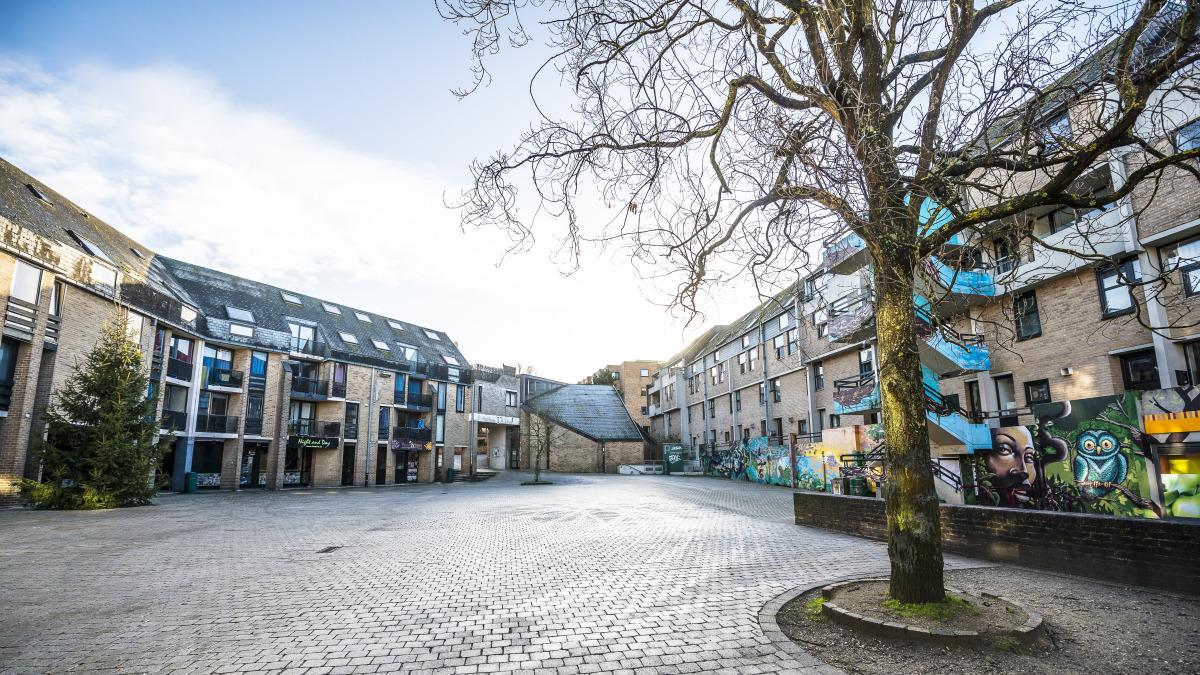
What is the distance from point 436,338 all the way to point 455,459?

^^^^^^^^^^^^^^^^

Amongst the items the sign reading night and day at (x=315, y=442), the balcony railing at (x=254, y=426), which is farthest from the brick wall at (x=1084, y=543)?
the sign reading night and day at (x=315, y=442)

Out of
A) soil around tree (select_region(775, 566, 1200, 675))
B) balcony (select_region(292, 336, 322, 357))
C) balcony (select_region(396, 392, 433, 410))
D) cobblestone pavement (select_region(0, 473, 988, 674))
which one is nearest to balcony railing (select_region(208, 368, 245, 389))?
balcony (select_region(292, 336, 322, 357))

^^^^^^^^^^^^^^^^

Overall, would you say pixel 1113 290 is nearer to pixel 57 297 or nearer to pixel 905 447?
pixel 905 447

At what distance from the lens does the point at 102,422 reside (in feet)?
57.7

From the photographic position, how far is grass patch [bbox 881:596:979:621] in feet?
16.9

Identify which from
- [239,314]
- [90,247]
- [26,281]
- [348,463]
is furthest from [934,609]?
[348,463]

^^^^^^^^^^^^^^^^

TASK DIRECTIONS — Count the lines in the records above that contain the string "point", matching case exactly, and give only the number.

RESULT OF THIS EXERCISE — 2